To deconstruct economics ideology, in turn, entails talking about these absences. That’s difficult. What’s in a text is obvious. What’s not there is harder to see. Hence my unease when I took Economics 101. My gut was telling me that something was missing. But exactly what eluded me. Now I know. … because I ran the numbers. The data shouts loud and clear that a large part of the English language is absent from economics textbooks. It’s ideology through the unsaid.

Download the econospeak data and code

I know that many of you want to explore my econospeak data. To quench your thirst, I’ve included lists of the top 500 overused, underused, and missing words. See them here. I’ve also provided links (below) to my whole econospeak dataset. Lastly, I’m going to make an interactive chart that let’s you explore the structure of econospeak. Stay tuned for that.

Sources and methods

Economics textbooks

Table 2 shows my sample of economics textbooks. Although not exhaustive, this sample contains most of the standard textbooks used in undergraduate economics courses.
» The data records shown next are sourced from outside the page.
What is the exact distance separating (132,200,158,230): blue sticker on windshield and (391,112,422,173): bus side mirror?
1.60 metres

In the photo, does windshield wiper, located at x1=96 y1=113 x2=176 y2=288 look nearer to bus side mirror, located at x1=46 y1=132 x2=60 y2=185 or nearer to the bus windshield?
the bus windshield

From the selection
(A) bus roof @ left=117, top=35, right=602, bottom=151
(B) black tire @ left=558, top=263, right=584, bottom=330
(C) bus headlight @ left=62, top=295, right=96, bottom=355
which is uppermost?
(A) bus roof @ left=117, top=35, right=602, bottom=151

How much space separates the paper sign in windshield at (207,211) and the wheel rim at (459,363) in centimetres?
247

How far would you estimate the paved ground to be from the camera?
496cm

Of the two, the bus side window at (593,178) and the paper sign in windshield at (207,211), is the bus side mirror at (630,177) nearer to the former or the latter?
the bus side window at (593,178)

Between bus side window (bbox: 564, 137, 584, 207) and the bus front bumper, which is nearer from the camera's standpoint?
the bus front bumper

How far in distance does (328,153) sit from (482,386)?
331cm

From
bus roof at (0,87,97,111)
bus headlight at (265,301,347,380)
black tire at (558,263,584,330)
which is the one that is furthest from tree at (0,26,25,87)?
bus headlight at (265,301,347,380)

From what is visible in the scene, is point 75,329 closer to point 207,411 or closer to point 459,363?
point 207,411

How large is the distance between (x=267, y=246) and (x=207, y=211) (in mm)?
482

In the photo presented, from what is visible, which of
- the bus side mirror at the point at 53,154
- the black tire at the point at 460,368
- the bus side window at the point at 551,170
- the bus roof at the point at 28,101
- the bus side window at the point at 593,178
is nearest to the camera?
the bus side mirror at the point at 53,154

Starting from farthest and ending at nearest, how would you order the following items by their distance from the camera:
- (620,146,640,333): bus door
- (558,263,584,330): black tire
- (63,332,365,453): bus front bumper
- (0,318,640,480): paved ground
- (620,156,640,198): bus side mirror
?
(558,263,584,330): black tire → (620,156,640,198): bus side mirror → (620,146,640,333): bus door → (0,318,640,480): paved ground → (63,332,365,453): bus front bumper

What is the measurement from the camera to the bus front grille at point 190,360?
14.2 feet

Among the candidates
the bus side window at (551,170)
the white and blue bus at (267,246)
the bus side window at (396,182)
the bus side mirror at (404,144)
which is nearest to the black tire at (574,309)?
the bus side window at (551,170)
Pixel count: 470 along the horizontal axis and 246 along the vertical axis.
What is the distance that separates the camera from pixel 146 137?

When creating the sample, my restriction was that the textbooks should be published within roughly the same decade (here, 2004–2014) and that the books are available on Library Genesis. When possible, I tried to get the ‘micro’, ‘macro’ and ‘general’ versions of each book.

The resulting sample of econospeak contains about 7.7 million words, with a vocabulary of roughly 34,000 words.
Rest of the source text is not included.